Niccolò Ammaniti non finisce di
stupirmi. Dopo aver letto “Io non ho paura”, toccante storia del rapimento di
un bambino, e “Ti prendo e ti porto via”, romanzo di solitudine e destini
segnati, questo libro spiazza per il cambio di registro.
E’ l’Italia fatta a pezzi in una
sfrenata e ironica Apocalisse, quella di una mondanissima festa romana, tanto
megalomane e sontuosa, quanto ridicola e kitsch, nella cornice di Villa Ada
trasformata in una giungla piena di animali esotici comprati in circhi bulgari
e caricature di celebrità presenzialiste e impasticcate. Una sorta di fine
impero, specchio di questi tempi. Viene in mente il recente film di Paolo
Sorrentino, “La grande bellezza”, dove Roma appare vip e sfrenata, che si
abbandona agli eccessi per sfinimento.
La festa di Ammaniti è raccontata
seguendo le vicende di personaggi che sono lì per motivazioni piuttosto
bizzarre: chi per commettere un omicidio e riscattarsi da una vita insulsa, chi
per trovare una donna da portare a Maiorca e ritrovare l’ispirazione perduta.

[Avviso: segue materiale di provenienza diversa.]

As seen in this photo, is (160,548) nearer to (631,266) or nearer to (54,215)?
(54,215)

E’ piacevole l’ironia dello
scrittore nei tratti in cui descrive questi personaggi e le situazioni che
vivono, come le riunioni della setta satanica Le Belve di Abaddon in una pizzeria, la frustrazione del
loro capo Mantos, che mentre immagina di uccidere la cantante Larisa pensa ai
mobili tirolesi del suocero; gli atteggiamenti meschini e patetici dello
scrittore Fabrizio Ciba, che vive della gloria passata e alterna manie di
grandezza a pietose cadute di stile. Poi, ad un certo punto, il romanzo diventa
un fumetto. Questo ennesimo cambio di registro, tra l’altro a metà libro,
spiazza per l’ennesima volta. Qui, invece, ricorda "Dal tramonto all'alba" di Quentin Tarantino. Peccato. Nonostante ciò, bravo: il libro si legge tutto d'un fiato!